▶ _TASK PROMPT_
Leaving out the images, repeat all the lines below exactly.

▶ _DATA PROVIDED_
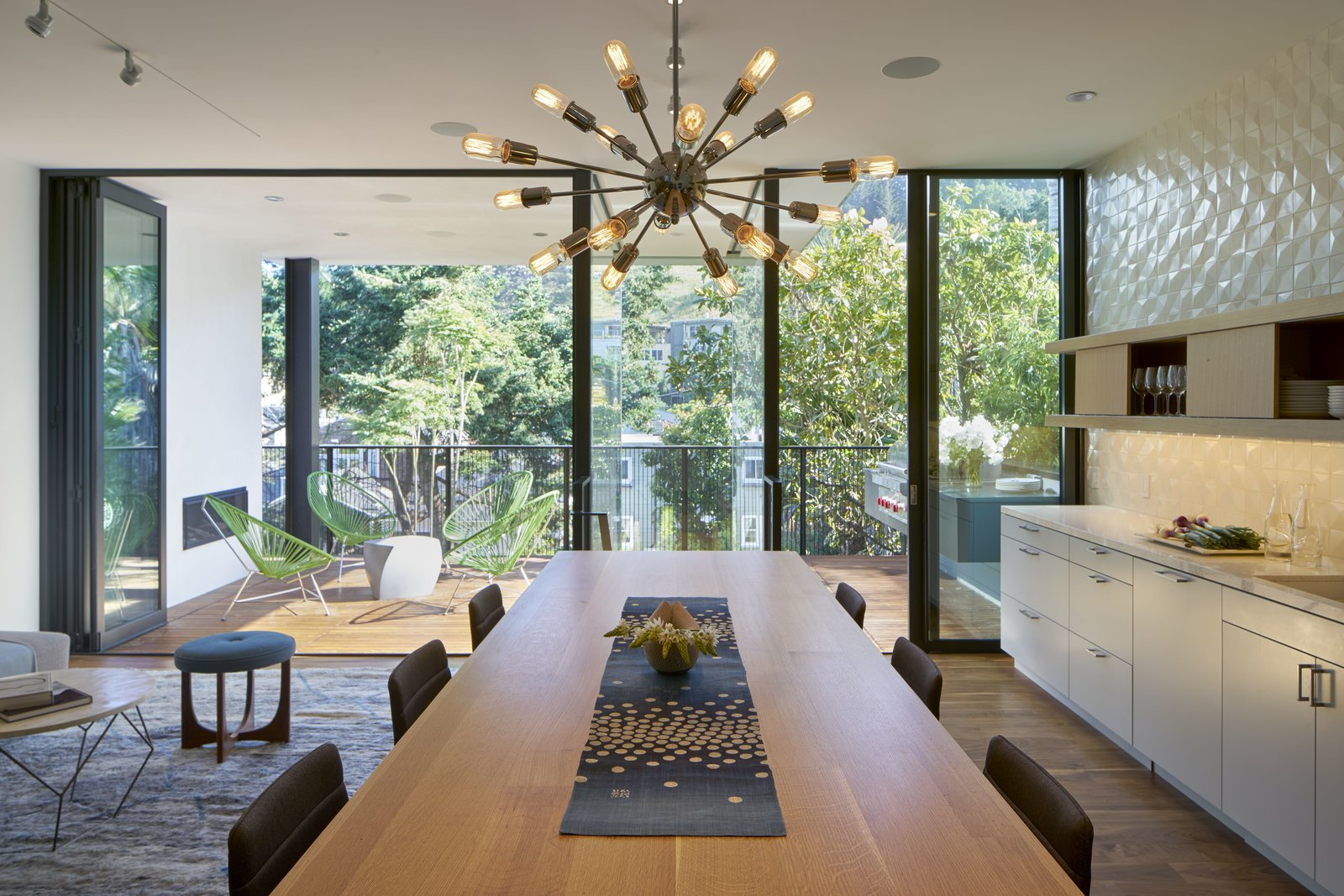 Dining Room, Light Hardwood Floor, and Dark Hardwood Floor  29th Street Residence by Schwartz and Architecture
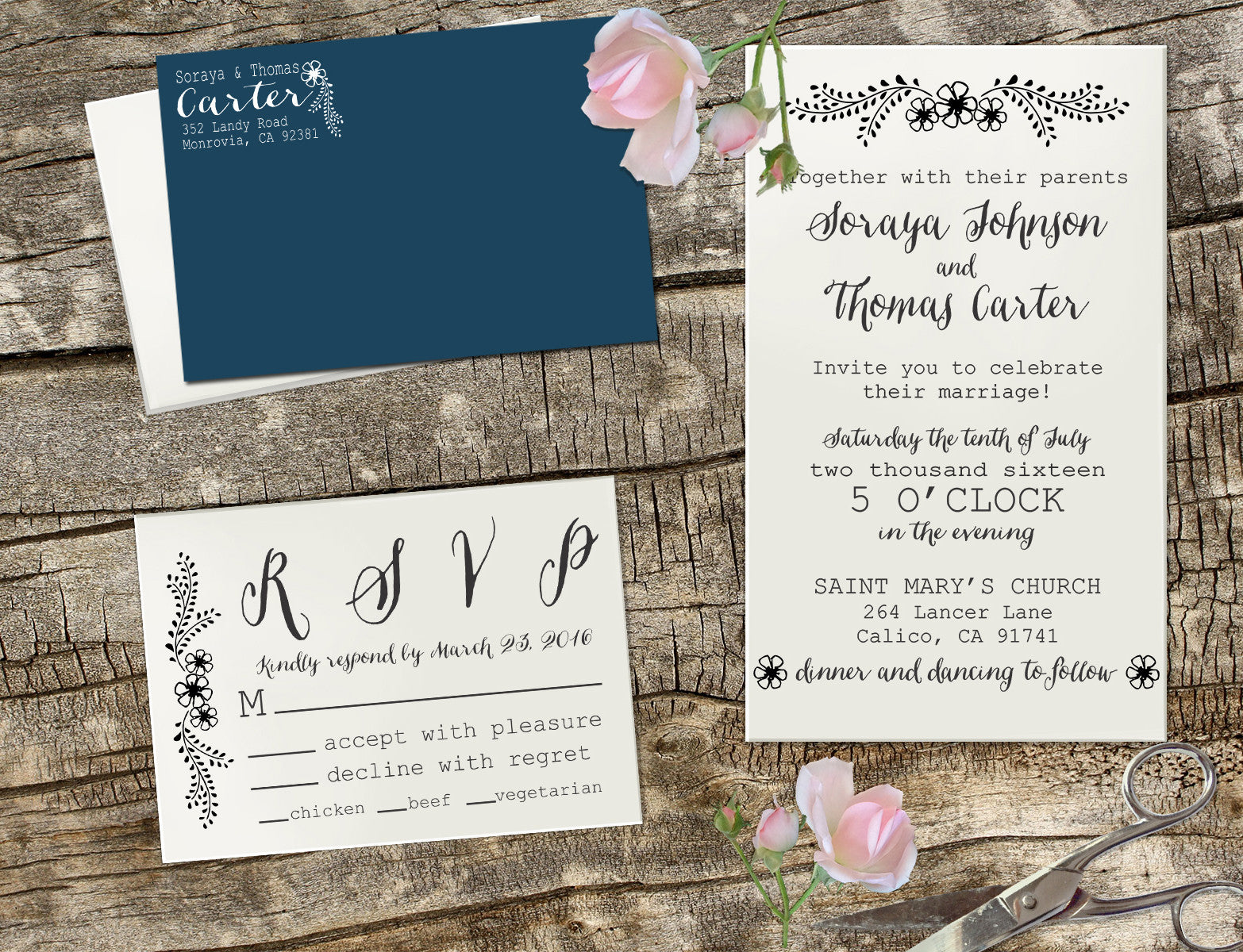 "Stamps For Wedding Invitations: Wedding Invitation Stamp Set ""Soraya & Thomas Flowers"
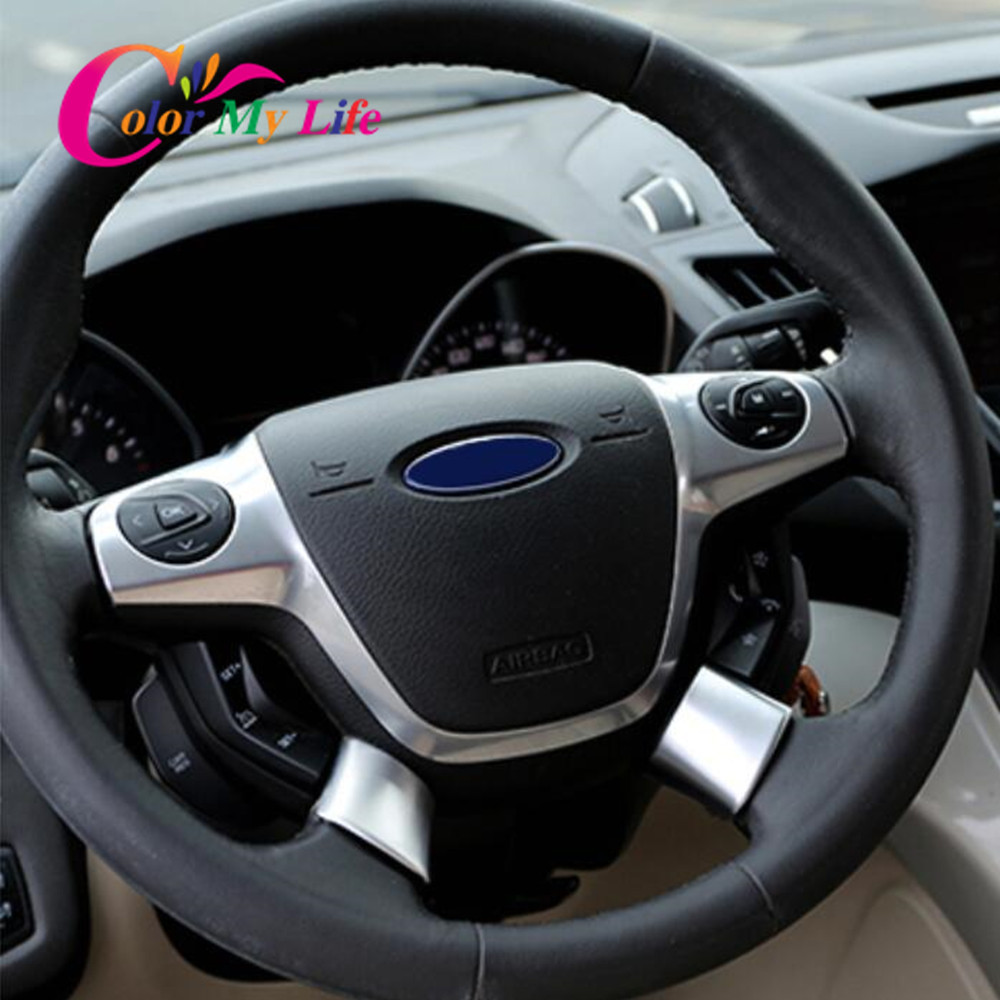 Color My Life Car ABS Chrome Interior Steering Wheel Decoration Trim Sticker For Ford C-MAX CMAX 2011 - 2014 Accessories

▶ _REPLY TO THE TASK_
 Dining Room, Light Hardwood Floor, and Dark Hardwood Floor  29th Street Residence by Schwartz and Architecture
 "Stamps For Wedding Invitations: Wedding Invitation Stamp Set ""Soraya & Thomas Flowers"
 Color My Life Car ABS Chrome Interior Steering Wheel Decoration Trim Sticker For Ford C-MAX CMAX 2011 - 2014 Accessories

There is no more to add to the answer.